Débat autour d’une bouteille
Champagne Brut Nature de la maison Alfred Gratien
Olivier Poussier
C’est le lancement des dégustations de champagnes pour le Guide vert 2022 ! Olivier Poussier et Alexis Goujard, en charge de cette noble région, donnent le top départ autour d’un verre de la maison Alfred Gratien (cuvée non dosée).
Olivier, nous couvrons désormais tous les deux cette belle région champenoise, alors commençons les travaux pratiques ! Voici le digne rejeton d’une famille de champagne qui a le vent en poupe : les bruts nature.
Surprends-moi Alexis ! J’ai souvent été déçu par les champagnes non dosés.
Ils secouent un peu trop fort tes papilles ?
C’est exactement ça ! Les bruts nature doivent avoir été imaginés et conçus très en amont, pas à la dernière minute. Or, c’est rarement le cas.
Que veux-tu dire par là ?
Eh bien, l’absence de liqueur de dosage rend le champagne plus austère, elle doit être compensée pour regagner en équilibre. Pour être mis en bouteilles sans liqueur, le vin doit au départ offrir une matière plus concentrée. Cela peut passer par une récolte plus mûre, lors d’une année solaire par exemple, ou encore un vieillissement prolongé sur lattes pour que le vin gagne en gras, en ampleur et en complexité grâce à l’autolyse des levures.
C’est un peu comme pour les vins blancs tranquilles. À force de récolter des raisins en deçà de leur maturité pour gagner en tension, on finit par obtenir des vins sévères, manquant de chair et de charme…
Et voilà ! Mais revenons à ce Brut Nature d’Alfred Gratien… D’emblée, j’aime la définition limpide de ses arômes, un peu fumés. En bouche, on retrouve la tension d’un champagne non dosé, sans pour autant basculer dans l’étriqué. Il y a une certaine vinosité et une profondeur. Incontestablement, il possède la matière première qui permet de se passer de dosage.
Alexis Goujard
La maison vinifie l’intégralité de sa production en fûts bourguignons et bloque la fermentation malolactique. Ce tirage est construit autour d’une base de 2014, année fraîche et tendue. On s’attendait à une certaine austérité, il n’en est rien.
Il n’y a pas de dureté en effet, c’est remarquable. Voilà un champagne cohérent de bout en bout. Le temps lui a donné une faveur : cette subtile patine pâtissière, sa bulle crémeuse.
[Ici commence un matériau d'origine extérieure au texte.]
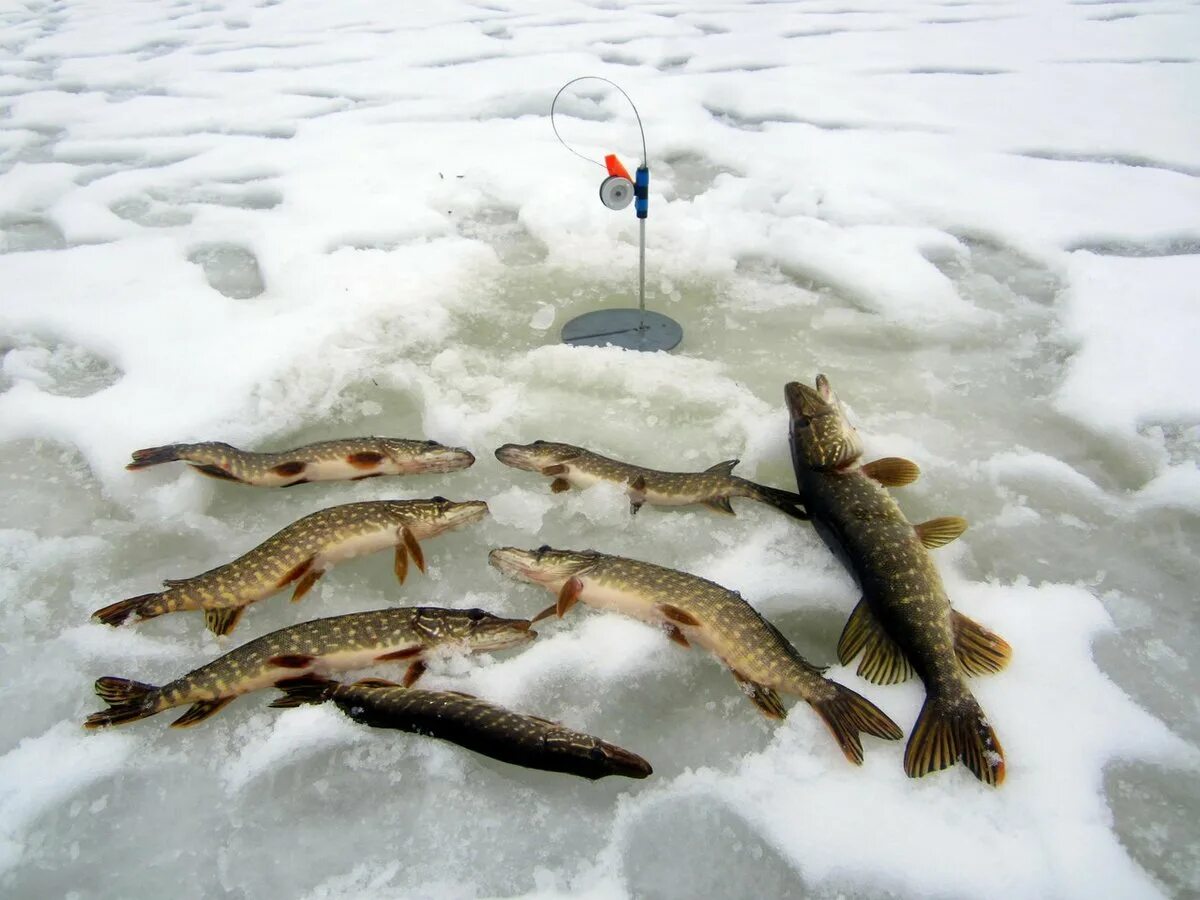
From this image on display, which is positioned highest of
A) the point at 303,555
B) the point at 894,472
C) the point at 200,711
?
the point at 894,472

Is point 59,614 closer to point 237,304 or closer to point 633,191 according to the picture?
point 237,304

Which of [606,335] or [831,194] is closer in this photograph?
[606,335]

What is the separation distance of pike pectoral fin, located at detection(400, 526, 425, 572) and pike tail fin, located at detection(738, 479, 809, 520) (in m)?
1.18

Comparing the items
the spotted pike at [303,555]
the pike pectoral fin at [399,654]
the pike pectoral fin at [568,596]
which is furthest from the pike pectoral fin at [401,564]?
the pike pectoral fin at [568,596]

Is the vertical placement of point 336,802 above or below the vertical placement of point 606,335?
below

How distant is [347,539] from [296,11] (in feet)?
38.0

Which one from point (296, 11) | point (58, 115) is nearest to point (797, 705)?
point (58, 115)

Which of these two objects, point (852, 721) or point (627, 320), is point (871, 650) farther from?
point (627, 320)

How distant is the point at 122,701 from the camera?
7.25ft

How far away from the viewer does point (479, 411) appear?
3389 millimetres

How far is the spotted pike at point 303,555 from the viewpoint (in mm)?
2492

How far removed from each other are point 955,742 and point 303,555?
2.03m

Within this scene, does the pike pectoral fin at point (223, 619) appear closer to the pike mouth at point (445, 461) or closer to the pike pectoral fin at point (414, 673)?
the pike pectoral fin at point (414, 673)

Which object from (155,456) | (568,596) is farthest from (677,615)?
(155,456)
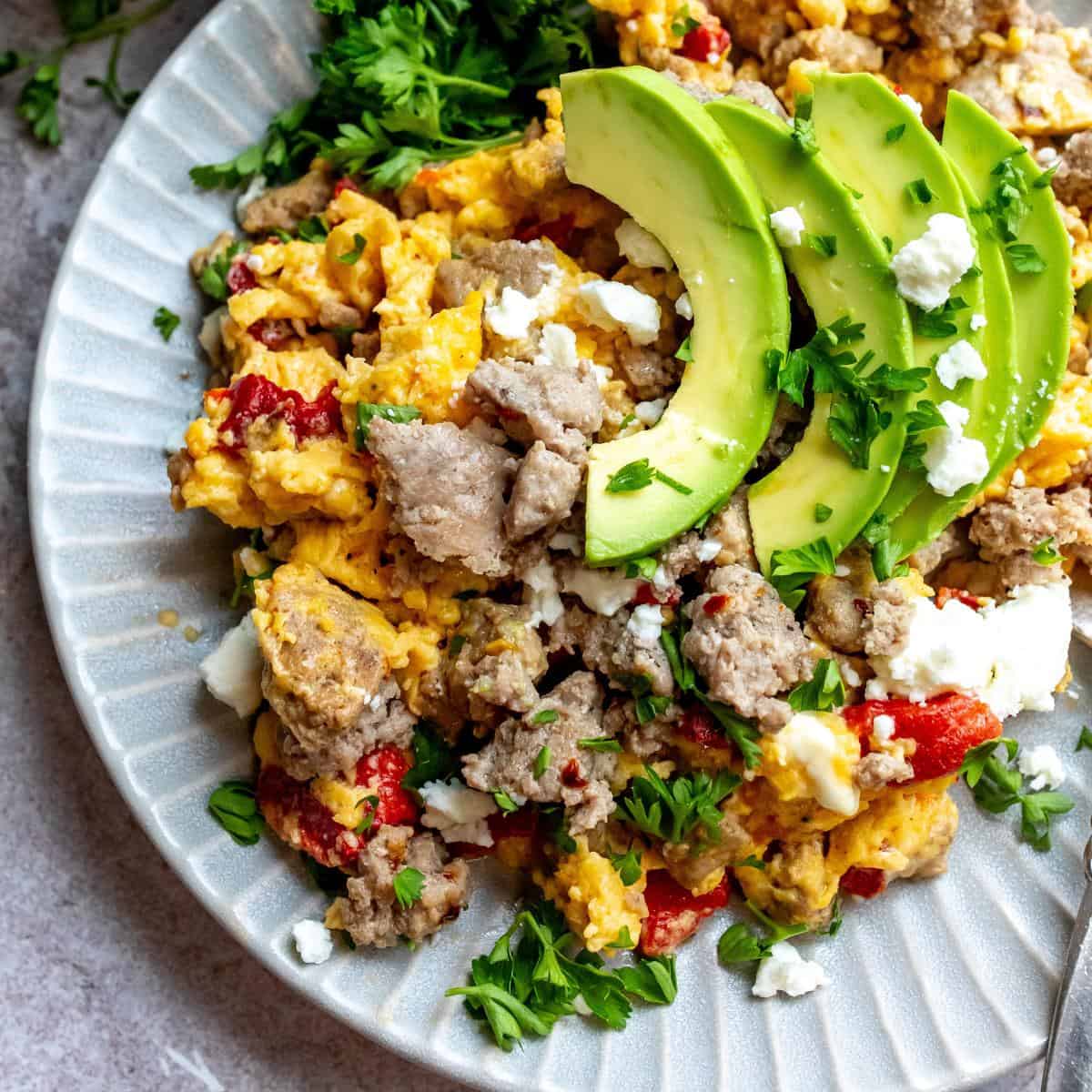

Et sa finale iodée appelle la gorgée suivante. Que servirais-tu à table avec ce champagne, Olivier ?
Une bourriche d’huîtres ! Des huîtres de pleine mer, pour faire ressortir le caractère iodé du champagne. Ou bien j’irais chercher le racinaire avec une coquille Saint-Jacques et fondue d’endives ou des gnocchis à la crème de parmesan. D’ailleurs, je salive rien qu’en t’en parlant.
OP.
Ah ! Tu me mets l’eau à la bouche. Nous voici devant un très beau champagne printanier.
C’est Nicolas Jaeger, un chef de cave intuitif, qui a créé cette cuvée. Elle contribuera sans doute à mieux ajuster, voire à modérer les dosages des autres champagnes de la maison.
Une maison qui produit 250 000 à 300 000 bouteilles par an a toutes les cartes en main pour mettre en scène l’identité crayeuse champenoise.
Mais oui ! Rappelle-toi les vins clairs 2020 d’Alfred Gratien dégustés ensemble le mois dernier. D’un très bon niveau de concentration, ils ont le potentiel pour s’exprimer dans quelques années avec des dosages plus faibles.
En tout cas, ce Brut Nature en a sous le pied ! Je le vois vieillir encore quelques années pour s’apaiser, gagner en patine… Seul souci, la contre-étiquette n’indique ni le millésime de base, ni la date de dégorgement. Des informations essentielles pour ceux qui, comme nous, laissent les champagnes se patiner en cave.
OP.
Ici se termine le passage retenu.